O prazo para a conclusão do processo é de 81 dias, mas ele pode ser estendido. O mesmo prazo é considerado o limite de tempo para manutenção de um réu sob prisão preventiva, exceto os réus presos em flagrante. Cacciola e Bragança estão presos desde o dia 7,
Os dois e mais 11 pessoas, inclusive o ex-presidente do BC Francisco Lopes, foram acusados pelo MPF de crimes previstos na Lei do Colarinho Branco (nº 7.492) e no Código Penal. A lista de crimes inclui gestões temerária e fraudulenta de instituição financeira; corrupção passiva; peculato; e prevaricação.
Até agora, o juiz da 6ª Vara aceitou e a denúncia do Ministério Público contra 11 acusados.

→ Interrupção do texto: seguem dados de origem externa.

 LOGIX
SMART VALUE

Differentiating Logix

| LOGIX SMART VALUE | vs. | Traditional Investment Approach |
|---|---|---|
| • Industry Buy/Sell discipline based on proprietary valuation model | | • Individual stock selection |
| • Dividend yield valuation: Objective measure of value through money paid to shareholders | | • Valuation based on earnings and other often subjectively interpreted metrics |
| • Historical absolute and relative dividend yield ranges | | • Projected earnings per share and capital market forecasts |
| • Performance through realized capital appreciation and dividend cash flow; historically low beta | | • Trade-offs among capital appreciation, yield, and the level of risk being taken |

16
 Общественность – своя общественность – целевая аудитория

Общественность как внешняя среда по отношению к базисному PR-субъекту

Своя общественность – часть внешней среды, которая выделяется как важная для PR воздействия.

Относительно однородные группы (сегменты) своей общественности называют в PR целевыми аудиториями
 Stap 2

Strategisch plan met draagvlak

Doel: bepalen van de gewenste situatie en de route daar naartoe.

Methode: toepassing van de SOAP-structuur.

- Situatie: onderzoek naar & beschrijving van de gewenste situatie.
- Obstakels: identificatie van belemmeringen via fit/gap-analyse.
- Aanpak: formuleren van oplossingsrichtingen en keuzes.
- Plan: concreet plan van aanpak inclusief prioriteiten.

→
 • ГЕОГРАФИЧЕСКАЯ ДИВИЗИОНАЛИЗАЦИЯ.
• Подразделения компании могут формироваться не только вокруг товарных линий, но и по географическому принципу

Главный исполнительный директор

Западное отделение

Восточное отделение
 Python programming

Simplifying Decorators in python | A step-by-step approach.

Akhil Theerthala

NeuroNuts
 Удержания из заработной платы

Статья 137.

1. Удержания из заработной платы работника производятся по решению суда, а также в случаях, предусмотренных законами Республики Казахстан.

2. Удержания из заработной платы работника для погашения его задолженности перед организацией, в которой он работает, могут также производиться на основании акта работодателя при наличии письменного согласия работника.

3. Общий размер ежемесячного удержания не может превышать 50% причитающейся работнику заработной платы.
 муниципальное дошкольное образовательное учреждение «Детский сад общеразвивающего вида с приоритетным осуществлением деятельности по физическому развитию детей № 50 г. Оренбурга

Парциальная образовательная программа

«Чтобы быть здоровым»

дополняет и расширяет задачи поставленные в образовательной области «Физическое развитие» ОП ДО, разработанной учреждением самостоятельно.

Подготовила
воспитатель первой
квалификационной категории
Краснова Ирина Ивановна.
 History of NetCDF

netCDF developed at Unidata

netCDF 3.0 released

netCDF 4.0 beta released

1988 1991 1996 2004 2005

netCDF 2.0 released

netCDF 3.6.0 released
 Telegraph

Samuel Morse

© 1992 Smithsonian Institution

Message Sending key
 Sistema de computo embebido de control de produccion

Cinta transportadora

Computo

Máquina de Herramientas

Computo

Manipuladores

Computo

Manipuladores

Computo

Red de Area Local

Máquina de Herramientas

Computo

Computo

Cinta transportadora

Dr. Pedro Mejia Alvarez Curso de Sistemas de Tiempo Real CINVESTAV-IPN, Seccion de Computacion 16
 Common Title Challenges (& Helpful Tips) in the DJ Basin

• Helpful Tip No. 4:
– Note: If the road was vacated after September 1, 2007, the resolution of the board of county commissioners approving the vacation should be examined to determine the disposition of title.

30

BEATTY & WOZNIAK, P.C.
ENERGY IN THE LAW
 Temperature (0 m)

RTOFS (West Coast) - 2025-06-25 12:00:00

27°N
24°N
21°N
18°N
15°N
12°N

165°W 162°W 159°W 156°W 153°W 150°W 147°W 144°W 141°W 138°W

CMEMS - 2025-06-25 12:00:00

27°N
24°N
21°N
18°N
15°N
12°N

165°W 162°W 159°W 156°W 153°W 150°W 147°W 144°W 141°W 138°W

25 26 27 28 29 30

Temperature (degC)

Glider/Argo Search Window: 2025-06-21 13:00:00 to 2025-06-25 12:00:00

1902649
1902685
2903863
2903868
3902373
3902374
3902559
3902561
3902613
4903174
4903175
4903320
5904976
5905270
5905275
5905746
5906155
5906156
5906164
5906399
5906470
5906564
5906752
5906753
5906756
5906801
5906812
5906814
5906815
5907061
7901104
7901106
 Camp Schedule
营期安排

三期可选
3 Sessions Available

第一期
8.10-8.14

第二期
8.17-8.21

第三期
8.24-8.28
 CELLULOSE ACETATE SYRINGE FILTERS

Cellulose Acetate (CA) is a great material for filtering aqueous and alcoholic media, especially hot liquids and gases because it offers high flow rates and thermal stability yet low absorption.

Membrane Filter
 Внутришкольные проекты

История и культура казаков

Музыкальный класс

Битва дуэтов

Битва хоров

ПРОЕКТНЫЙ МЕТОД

Ele deu prazo de defesa à diretora do BC, Teresa Grossi, e ao consultor da diretoria do banco Alexandre Pundek antes de decidir se os inclui ou não no processo. Cacciola e Bragança vão depor às 13h30 na sede da Justiça Federal do Rio. Embora os depoimentos sejam públicos, o acesso ao local será restrito, limitado pelas dimensões pequenas da sala de interrogatório.
Cacciola, ex-dono do Banco Marka, é acusado de ter fraudado demonstrativos contábeis do banco; de ter concorrido para o desvio de dinheiro público na operação de salvamento do Marka pelo BC; e de ter prometido ‘‘vantagem indevida’’ (tentativa de corrupção) a servidor público para a prática de ato ilegal.